RESIDENCE PERMITS

Why Golden Visas stumbled last year

Why Golden Visas stumbled last year

Over the next few months Greece’s Golden Visa program, which offers five-year residence permits to non-EU citizens who invest at least 250,000 euros in Greek property, will need to cover the ground lost due to the pandemic if it is to return to the world’s leading position that it occupied in 2019.

Data show that in 2020 the Greek program collapsed as the strict measures to contain the Covid-19 pandemic and the fact that it was impossible to issue residence permits to investors remotely saw the concession of new Golden Visas sink 88% compared to 2019. At the same time, the respective programs in fellow European Union states Spain and Italy outperformed and are expected to lead to a surge in competition for attracting foreign investors in the next few months.

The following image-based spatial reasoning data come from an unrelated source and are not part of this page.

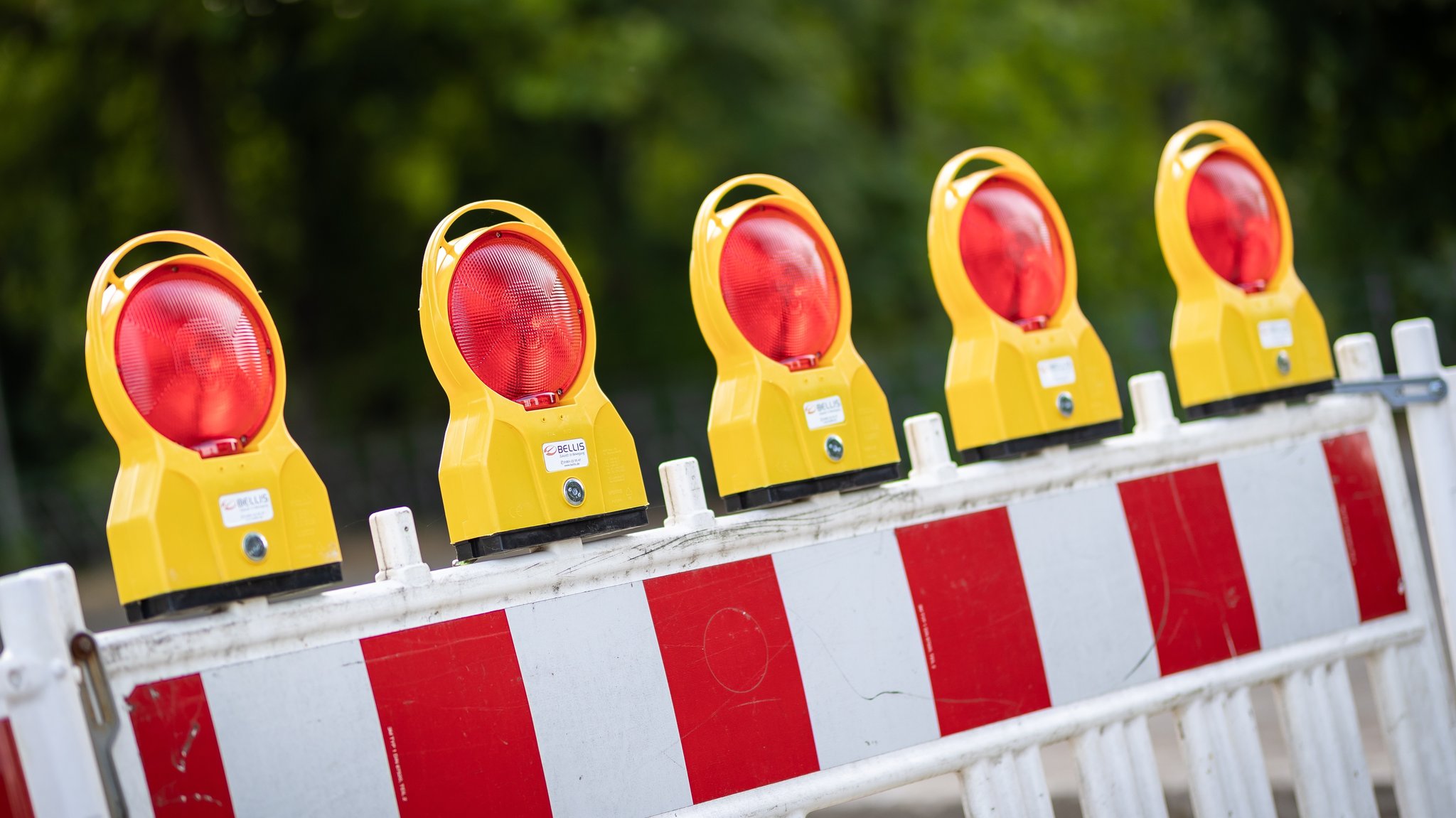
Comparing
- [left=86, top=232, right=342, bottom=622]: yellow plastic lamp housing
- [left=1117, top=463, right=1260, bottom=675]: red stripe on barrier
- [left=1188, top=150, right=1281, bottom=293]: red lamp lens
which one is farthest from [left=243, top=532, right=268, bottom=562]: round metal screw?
[left=1188, top=150, right=1281, bottom=293]: red lamp lens

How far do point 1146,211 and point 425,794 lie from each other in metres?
36.9

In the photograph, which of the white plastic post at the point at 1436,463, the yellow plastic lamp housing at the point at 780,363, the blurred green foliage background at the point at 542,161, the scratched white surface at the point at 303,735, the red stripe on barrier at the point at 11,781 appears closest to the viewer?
the red stripe on barrier at the point at 11,781

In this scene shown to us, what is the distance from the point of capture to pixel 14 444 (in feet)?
93.3

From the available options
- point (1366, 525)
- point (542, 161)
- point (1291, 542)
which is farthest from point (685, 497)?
point (542, 161)

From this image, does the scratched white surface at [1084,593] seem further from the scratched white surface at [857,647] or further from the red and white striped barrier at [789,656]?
the scratched white surface at [857,647]

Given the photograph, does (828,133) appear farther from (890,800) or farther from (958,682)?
(958,682)

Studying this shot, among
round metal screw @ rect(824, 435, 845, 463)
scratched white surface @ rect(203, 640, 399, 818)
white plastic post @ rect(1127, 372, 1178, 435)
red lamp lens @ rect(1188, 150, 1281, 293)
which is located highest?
red lamp lens @ rect(1188, 150, 1281, 293)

The fact that interested investors couldn’t travel to Greece and the lack of options for the completion of certain transactions that had already started when the pandemic broke out resulted in just 403 new Golden Visas being issued in the whole of 2020, with a monthly average rate of just 34. That compares with 3,504 new permits issued in 2019, or 292 a month.

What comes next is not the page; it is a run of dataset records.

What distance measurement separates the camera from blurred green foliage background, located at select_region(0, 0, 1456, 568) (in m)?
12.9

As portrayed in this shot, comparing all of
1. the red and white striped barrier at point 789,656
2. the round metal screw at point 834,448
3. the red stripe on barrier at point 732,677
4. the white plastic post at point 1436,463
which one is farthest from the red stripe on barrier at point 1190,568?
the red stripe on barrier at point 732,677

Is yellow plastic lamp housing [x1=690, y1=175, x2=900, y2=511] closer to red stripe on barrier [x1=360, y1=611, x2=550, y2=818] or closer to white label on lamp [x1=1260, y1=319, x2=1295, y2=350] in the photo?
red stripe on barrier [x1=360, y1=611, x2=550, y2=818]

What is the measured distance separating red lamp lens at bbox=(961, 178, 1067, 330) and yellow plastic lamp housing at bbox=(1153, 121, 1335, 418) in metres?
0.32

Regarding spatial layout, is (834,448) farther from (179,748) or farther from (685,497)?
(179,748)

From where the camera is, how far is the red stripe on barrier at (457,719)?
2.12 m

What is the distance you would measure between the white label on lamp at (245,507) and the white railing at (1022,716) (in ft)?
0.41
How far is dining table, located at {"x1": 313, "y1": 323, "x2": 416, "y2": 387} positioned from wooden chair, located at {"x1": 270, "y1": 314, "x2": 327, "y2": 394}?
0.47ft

In total, from the launch of the Golden Visa program in 2014 up to the end of 2020, Greece issued 8,011 residence permits, which translates into revenues of at least €2 billion for the property market.

In contrast, countries such as Spain and Portugal managed to considerably contain their losses during the pandemic: Portugal constitutes a very interesting example, as it suffered a decline of just 4.8% on an annual basis because it continued the process of permit issues despite the restrictions.

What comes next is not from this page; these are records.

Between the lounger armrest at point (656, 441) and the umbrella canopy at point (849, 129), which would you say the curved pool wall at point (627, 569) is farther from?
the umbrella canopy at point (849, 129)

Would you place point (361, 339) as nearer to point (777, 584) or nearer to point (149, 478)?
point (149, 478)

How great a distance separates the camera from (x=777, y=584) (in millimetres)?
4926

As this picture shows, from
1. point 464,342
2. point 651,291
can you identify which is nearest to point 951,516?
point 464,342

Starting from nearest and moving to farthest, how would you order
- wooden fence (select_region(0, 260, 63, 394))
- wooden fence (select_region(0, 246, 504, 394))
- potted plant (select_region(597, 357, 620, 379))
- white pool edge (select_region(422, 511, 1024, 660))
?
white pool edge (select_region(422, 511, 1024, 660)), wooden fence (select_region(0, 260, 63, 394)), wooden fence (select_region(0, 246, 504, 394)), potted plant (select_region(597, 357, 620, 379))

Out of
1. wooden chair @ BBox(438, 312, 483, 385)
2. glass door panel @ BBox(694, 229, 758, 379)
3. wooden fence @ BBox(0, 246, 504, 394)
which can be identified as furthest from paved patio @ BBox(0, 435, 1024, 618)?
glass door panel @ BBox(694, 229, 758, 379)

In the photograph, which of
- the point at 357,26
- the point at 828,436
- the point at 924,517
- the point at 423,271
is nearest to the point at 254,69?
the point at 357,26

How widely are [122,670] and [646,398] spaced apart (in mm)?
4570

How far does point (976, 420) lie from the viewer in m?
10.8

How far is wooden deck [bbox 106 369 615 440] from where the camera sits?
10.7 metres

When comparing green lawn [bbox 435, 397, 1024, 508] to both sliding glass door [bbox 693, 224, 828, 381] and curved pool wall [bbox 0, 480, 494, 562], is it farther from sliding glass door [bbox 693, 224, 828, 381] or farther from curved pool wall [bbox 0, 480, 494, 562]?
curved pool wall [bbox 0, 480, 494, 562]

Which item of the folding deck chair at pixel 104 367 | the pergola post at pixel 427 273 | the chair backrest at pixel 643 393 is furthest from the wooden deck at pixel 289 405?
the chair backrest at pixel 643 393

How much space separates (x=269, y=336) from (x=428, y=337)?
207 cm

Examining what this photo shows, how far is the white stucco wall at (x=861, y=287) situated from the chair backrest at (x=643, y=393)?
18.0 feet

Official data from Portugal show that the Iberian country issued 1,182 new permits in 2020, against 1,245 in 2019. On a monthly basis it issued 99 permits, down from 104 per month a year earlier. In revenue terms, Portugal recorded a 12.8% decline to €647 million, according an analysis by British company Astons, which expects a 10.5% rebound this year to €715 million.

Portugal’s program emerges as the most competitive compared to Greece’s as its threshold of €280,000 (depending on location) is not far above the Greek threshold of €250,000.